America’s urban cities are at an inflection point. Persistent poverty, failing infrastructure, declining trust in government, and uneven economic growth are no longer abstract policy debates—they are lived realities. In cities like Trenton, New Jersey, these challenges have compounded over decades, not because of a lack of concern, but because of a failure to govern with discipline, strategy, and accountability.
That is the intent behind my new book, A City Worth Fighting For. While grounded in Trenton’s experience, the book speaks to a national reality: urban decline is not inevitable, but recovery requires a fundamentally different approach to leadership and governance.
In nearly two decades as a resident of Trenton, I have never seen—or heard of—a comprehensive operational strategic plan guiding the city’s future. Some will rightly point to the Trenton 250 plan, which represents outstanding, thoughtful work—a visionary, aspirational, and commemorative framework that reflects deep civic engagement, historical awareness, and hope for what the city can become. That vision matters. Trenton 250 should serve as the city’s north star—but it cannot function as its operating manual. Vision alone is not strategy.
What cities like Trenton lack is an operational roadmap that translates aspiration into execution: clear priorities, sequenced initiatives, defined ownership, performance measures, timelines, and fiscal discipline. A true strategic plan aligns policy goals—such as poverty reduction, service reliability, and economic growth—with day-to-day operations across departments. Without that connective tissue, even well-intentioned efforts remain fragmented.
Equally absent from the conversation is budget strategy. Cities cannot afford to simply roll budgets forward year after year. When spending is not intentionally reviewed, waste becomes institutionalized. Reducing unnecessary expenses, improving efficiency through process quality, and reappropriating savings toward higher-impact outcomes—such as infrastructure reliability, workforce development, and poverty reduction—must become standard practice, not exceptional leadership.
One of the most troubling omissions in urban governance is the lack of poverty reduction as a measurable goal. Too often, cities focus on managing poverty rather than reducing it. Programs multiply, spending increases, yet systems remain unchanged. Poverty persists not because of a lack of effort, but because its root causes are embedded in how government operates.

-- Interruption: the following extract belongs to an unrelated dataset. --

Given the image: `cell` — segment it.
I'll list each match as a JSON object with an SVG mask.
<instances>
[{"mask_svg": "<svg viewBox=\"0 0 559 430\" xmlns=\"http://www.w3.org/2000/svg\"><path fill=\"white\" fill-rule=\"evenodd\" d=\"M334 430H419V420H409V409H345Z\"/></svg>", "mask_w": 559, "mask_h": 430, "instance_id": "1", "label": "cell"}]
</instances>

Another missing word is quality. Without process quality, government produces predictable results: waste, inefficiency, missed timelines, inconsistent enforcement, and poor service delivery. Cities are complex enterprises—multi-million and multi-billion-dollar organizations responsible for infrastructure, public safety, utilities, and economic development—yet they are rarely managed with the rigor expected of high-performing institutions.
Faith institutions, foundations, and nonprofit organizations do extraordinary work every day treating the symptoms of hardship. Churches, mosques, synagogues, and community-based organizations provide compassion, stability, and hope. But compassion cannot substitute for competence. When government systems are fragmented or inefficient, even the best community efforts are forced to operate upstream against a constant current of dysfunction.
The challenges ahead are intensifying. Aging infrastructure, fiscal constraints, workforce shortages, climate risk, and rising public expectations will demand more from local government—not less. Federal infrastructure dollars and private investment offer opportunity, but without capable governance, those resources will be wasted or reinforce existing inequities.
This moment demands more than passion. It demands competence.
Trenton is not unique—but it is instructive. If cities are governed like enterprises with a moral mission—anchored in strategy, process quality, fiscal discipline, and accountability—urban America still has a future worth fighting for. The ultimate measure of leadership is not rhetoric or activity, but whether systems are redesigned to reduce poverty, improve services, and restore trust. That is the central argument of A City Worth Fighting For: government must work better so people can live better. Our obligation is simple and profound—to govern with intention and competence so that our neighborhoods and our cities are, in fact, decent places to live. The window to act is closing.